▶ [WHAT IS BEING ASKED]
Write out the listing below again, swapping every occurrence of "camera" for "lens" and keeping everything else the same. Leave the pictures out of your answer.

▶ [MATERIAL PROVIDED]
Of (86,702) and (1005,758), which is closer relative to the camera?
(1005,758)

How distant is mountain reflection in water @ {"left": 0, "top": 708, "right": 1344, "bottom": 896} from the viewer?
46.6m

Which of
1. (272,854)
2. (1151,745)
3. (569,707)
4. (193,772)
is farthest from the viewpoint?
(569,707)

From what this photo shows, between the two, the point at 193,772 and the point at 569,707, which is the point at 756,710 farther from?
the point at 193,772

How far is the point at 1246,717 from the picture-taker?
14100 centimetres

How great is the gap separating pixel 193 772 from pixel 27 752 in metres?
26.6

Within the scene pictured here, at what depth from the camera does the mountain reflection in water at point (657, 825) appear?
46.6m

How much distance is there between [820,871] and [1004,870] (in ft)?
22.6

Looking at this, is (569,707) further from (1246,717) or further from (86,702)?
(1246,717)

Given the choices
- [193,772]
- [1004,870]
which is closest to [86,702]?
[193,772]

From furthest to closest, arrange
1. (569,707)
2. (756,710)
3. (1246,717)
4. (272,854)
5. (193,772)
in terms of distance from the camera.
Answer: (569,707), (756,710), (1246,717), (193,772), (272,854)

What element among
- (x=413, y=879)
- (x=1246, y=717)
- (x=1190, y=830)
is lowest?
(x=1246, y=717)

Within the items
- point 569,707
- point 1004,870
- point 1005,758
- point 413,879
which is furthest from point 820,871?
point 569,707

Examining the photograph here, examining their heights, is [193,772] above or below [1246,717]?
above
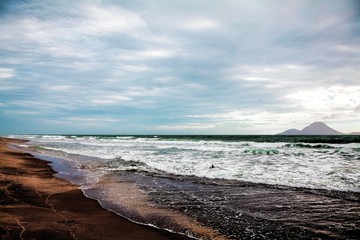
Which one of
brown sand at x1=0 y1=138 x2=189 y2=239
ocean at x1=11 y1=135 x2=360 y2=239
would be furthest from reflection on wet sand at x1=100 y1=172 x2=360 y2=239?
brown sand at x1=0 y1=138 x2=189 y2=239

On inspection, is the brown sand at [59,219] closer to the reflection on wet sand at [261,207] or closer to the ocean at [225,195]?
the ocean at [225,195]

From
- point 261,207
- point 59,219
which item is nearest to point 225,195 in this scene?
point 261,207

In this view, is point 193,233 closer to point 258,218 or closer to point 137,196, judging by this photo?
point 258,218

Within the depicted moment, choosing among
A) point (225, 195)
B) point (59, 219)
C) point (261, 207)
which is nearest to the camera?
point (59, 219)

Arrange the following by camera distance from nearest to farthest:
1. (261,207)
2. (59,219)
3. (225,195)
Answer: (59,219) → (261,207) → (225,195)

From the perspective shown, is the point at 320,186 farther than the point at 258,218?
Yes

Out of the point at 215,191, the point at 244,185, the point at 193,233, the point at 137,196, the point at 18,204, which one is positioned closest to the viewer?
the point at 193,233

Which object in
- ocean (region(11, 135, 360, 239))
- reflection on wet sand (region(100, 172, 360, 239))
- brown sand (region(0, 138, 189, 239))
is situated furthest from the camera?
ocean (region(11, 135, 360, 239))

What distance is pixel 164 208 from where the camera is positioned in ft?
20.6

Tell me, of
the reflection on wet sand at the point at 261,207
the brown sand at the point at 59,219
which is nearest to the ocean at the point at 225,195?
the reflection on wet sand at the point at 261,207

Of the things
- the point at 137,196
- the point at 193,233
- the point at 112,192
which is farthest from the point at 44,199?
the point at 193,233

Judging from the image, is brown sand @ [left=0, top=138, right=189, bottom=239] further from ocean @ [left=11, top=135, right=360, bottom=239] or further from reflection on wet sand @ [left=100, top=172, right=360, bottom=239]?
reflection on wet sand @ [left=100, top=172, right=360, bottom=239]

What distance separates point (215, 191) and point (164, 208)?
2282 millimetres

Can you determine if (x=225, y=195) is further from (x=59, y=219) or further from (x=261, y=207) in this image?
(x=59, y=219)
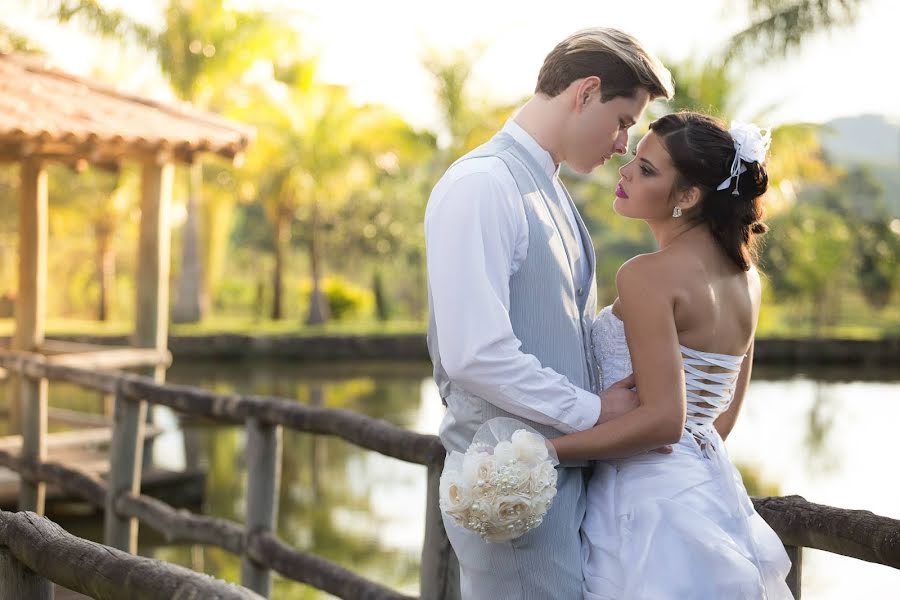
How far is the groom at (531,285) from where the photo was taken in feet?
6.51

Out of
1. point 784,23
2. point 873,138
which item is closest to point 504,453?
point 784,23

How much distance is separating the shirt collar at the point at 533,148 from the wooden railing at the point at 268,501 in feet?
3.02

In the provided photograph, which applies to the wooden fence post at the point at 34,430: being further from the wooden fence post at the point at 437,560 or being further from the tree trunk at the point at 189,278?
A: the tree trunk at the point at 189,278

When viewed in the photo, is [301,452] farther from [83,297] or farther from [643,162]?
[83,297]

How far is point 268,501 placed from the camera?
456cm

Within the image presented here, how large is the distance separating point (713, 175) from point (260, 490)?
2.82 metres

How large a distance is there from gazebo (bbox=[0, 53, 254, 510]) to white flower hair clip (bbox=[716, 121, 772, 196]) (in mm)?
5801


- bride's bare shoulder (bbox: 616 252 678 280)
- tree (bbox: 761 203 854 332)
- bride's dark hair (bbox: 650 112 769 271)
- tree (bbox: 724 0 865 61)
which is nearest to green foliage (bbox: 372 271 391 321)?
tree (bbox: 761 203 854 332)

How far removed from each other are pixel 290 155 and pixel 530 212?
23.5m

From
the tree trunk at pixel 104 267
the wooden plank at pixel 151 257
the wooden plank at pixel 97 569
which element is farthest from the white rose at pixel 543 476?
the tree trunk at pixel 104 267

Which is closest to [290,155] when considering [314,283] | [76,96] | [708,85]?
[314,283]

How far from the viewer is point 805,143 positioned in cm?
2492

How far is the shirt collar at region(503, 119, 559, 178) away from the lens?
7.17 feet

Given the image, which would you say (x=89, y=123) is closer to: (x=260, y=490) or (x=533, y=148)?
(x=260, y=490)
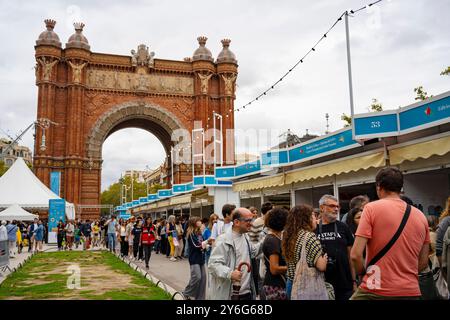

▶ [WORKED ANSWER]
Of (86,702) and (1005,758), which is closer relative to the lens?
(1005,758)

How distant is mountain reflection in water @ {"left": 0, "top": 708, "right": 1344, "bottom": 896} from the viewer?
46.6m

Which of
1. (272,854)
2. (1151,745)
3. (569,707)
4. (193,772)
is farthest from the viewpoint?
(569,707)

From what this photo shows, between the two, the point at 193,772 and the point at 569,707, which is the point at 756,710 farther from?
the point at 193,772

How far is the point at 1246,717 from the picture-taker?
14100 centimetres

How great is the gap separating pixel 193 772 from pixel 27 752 in metres?
26.6

Within the scene pictured here, at what depth from the lens does the mountain reflection in water at point (657, 825) appear?
46.6m

How much distance is there between [820,871] and [1004,870] (in ft)?
22.6

Looking at this, is (569,707) further from (1246,717) or further from (86,702)?
(1246,717)

Given the choices
- [193,772]
- [1004,870]
which is closest to [86,702]?
[193,772]

From furthest to closest, arrange
1. (569,707)
2. (756,710)
3. (1246,717)
4. (272,854)
5. (193,772)
in terms of distance from the lens.
Answer: (569,707), (756,710), (1246,717), (193,772), (272,854)

What element among
- (x=413, y=879)
- (x=1246, y=717)
- (x=1190, y=830)
is lowest?
(x=1246, y=717)

Within the items
- point 569,707
- point 1004,870
- point 1005,758
- point 413,879
which is furthest from point 820,871?
point 569,707

Examining the photograph here, examining their heights, is [193,772] above or below [1246,717]?
above
Which one of
brown sand at x1=0 y1=138 x2=189 y2=239
ocean at x1=11 y1=135 x2=360 y2=239
would be furthest from reflection on wet sand at x1=100 y1=172 x2=360 y2=239?
brown sand at x1=0 y1=138 x2=189 y2=239

On inspection, is the brown sand at [59,219] closer to the reflection on wet sand at [261,207] or closer to the ocean at [225,195]?
the ocean at [225,195]

From
- point 261,207
- point 59,219
which item is nearest to point 225,195 in this scene?
point 261,207

In this view, is point 193,233 closer to point 258,218 or closer to point 137,196, judging by this photo?
point 258,218

Within the depicted moment, choosing among
A) point (225, 195)
B) point (59, 219)
C) point (261, 207)
which is nearest to the lens?
point (59, 219)

Arrange the following by lens distance from nearest to farthest:
1. (261,207)
2. (59,219)
3. (225,195)
Answer: (59,219) → (261,207) → (225,195)

From the perspective shown, is the point at 320,186 farther than the point at 258,218?
Yes

Out of the point at 215,191, the point at 244,185, the point at 193,233, the point at 137,196, the point at 18,204, which one is positioned closest to the viewer?
the point at 193,233

Which object in
- ocean (region(11, 135, 360, 239))
- reflection on wet sand (region(100, 172, 360, 239))
- brown sand (region(0, 138, 189, 239))
is situated furthest from the lens?
ocean (region(11, 135, 360, 239))

What distance is pixel 164 208 from where the lens is positioned in ft?
20.6

Tell me, of
the reflection on wet sand at the point at 261,207
the brown sand at the point at 59,219
which is nearest to the ocean at the point at 225,195?
the reflection on wet sand at the point at 261,207

Of the things
- the point at 137,196
- the point at 193,233
- the point at 112,192
which is farthest from the point at 44,199?
the point at 193,233

Judging from the image, is brown sand @ [left=0, top=138, right=189, bottom=239] further from ocean @ [left=11, top=135, right=360, bottom=239] or further from reflection on wet sand @ [left=100, top=172, right=360, bottom=239]?
reflection on wet sand @ [left=100, top=172, right=360, bottom=239]

What distance separates point (215, 191) and point (164, 208)?
2282 millimetres

Can you determine if (x=225, y=195) is further from (x=59, y=219) or further from (x=261, y=207) in this image?
(x=59, y=219)
How far is the groom at (531,285) from where the photo was taken in feet?
6.51

Out of
1. point 784,23
2. point 873,138
which item is closest to point 504,453?
point 784,23

How much distance is separating the shirt collar at the point at 533,148 from the wooden railing at the point at 268,501 in feet?
3.02

In the provided photograph, which applies to the wooden fence post at the point at 34,430: being further from the wooden fence post at the point at 437,560 or being further from the tree trunk at the point at 189,278?
A: the tree trunk at the point at 189,278

When viewed in the photo, is [301,452] farther from [83,297] or farther from [643,162]?
[83,297]

How far is point 268,501 placed from the lens?
456cm

Within the image presented here, how large is the distance separating point (713, 175) from point (260, 490)?
2.82 metres

How large a distance is there from gazebo (bbox=[0, 53, 254, 510]) to white flower hair clip (bbox=[716, 121, 772, 196]) (in mm)?
5801


- bride's bare shoulder (bbox: 616 252 678 280)
- tree (bbox: 761 203 854 332)
- bride's dark hair (bbox: 650 112 769 271)
- tree (bbox: 724 0 865 61)
which is nearest to green foliage (bbox: 372 271 391 321)?
tree (bbox: 761 203 854 332)

How far removed from each other are pixel 290 155 and pixel 530 212?
23.5m

From
the tree trunk at pixel 104 267
the wooden plank at pixel 151 257
the wooden plank at pixel 97 569
which element is farthest from the white rose at pixel 543 476?
the tree trunk at pixel 104 267

Which is closest to [290,155] when considering [314,283] | [76,96] | [708,85]?
[314,283]

How far from the viewer is point 805,143 positioned in cm?
2492

How far is the shirt collar at region(503, 119, 559, 178) away from the lens?
7.17 feet

Given the image, which would you say (x=89, y=123) is closer to: (x=260, y=490) or (x=533, y=148)?
(x=260, y=490)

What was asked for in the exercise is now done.